The problem arises that data storage typically becomes inefficient over time. For instance, as data changes, as data access patterns change, or as data storage devices change, the data storage plan initially implemented may become inefficient. Time series data is particularly sensitive to these problems, since large amounts of data are at issue and inefficient data storage patterns have a detrimental effect on system operation.
The embodiments described herein determine how time series data is stored (e.g., based upon metadata or other information describing the assets, characteristics of the analytics to be executed against the data, or other types of information). The embodiments provided herein are automated, allowing the system to periodically adjust the storage decisions automatically without human intervention to optimize the efficient accessibility and utility of the data. These changes may, in some examples, be initiated by changes in either the asset models in use or the detection of changes in the collection of analytics used by data. In one example, the system may choose to store time series data in a variety of patterns or formats, and at a number of different types of storage media to improve storage times, access times or responsiveness based upon metadata and/or analytic requirements.
Embodiments of the present invention evaluate account information stored in both the asset models related to the time series data and metadata related to the known analytics executing in the system. By “asset model” it is meant information that relates the time series data to a physical system. These models assign a structured relationship between time series values referring to a particular measurement or sensor on an asset. This may include information relating to commonalities between assets and the expected frequency of generation for some time series values.
By “analytics” or “analytic programs” it is meant operations that manipulate or perform calculations on the time series data. Information related to the analytics is also used to determine the storage structure and physical location of the data. Information (e.g., cost and speed information) concerning system hardware can additionally be used to make these decisions.

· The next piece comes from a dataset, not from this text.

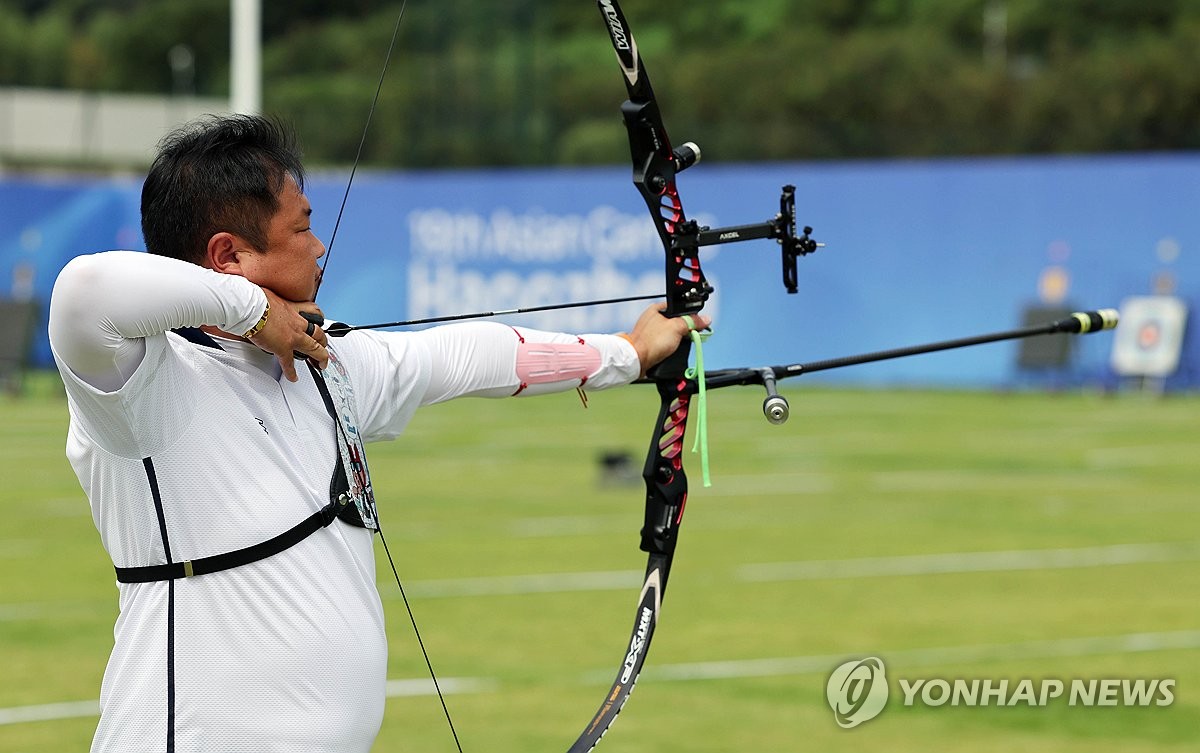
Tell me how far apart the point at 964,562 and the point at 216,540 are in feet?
23.3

The automation of these decisions allows the storage decisions to change over time with addition or subtraction of analytic work, the alteration of the asset models, and the changing of hardware parameters, to mention a few examples. These changes are made automatically, thereby altering the data storage decisions on the fly.
In many of these embodiments, characterization information related to time series data is obtained. A data storage rule is defined based upon the characterization information. The rule defines at least one of a location for the storage of the time series data or a format for storage of the time series data. The rule is applied to the time series data and the time series data is stored according to the rule.
In one aspect, the data storage rule is dynamically updated and changed over time according to the characterization information. In other aspects, the characterization information that is used to define the rule may be asset model information, analytic information, or hardware information (e.g., available disk space). Other examples of information can be used to define the rule.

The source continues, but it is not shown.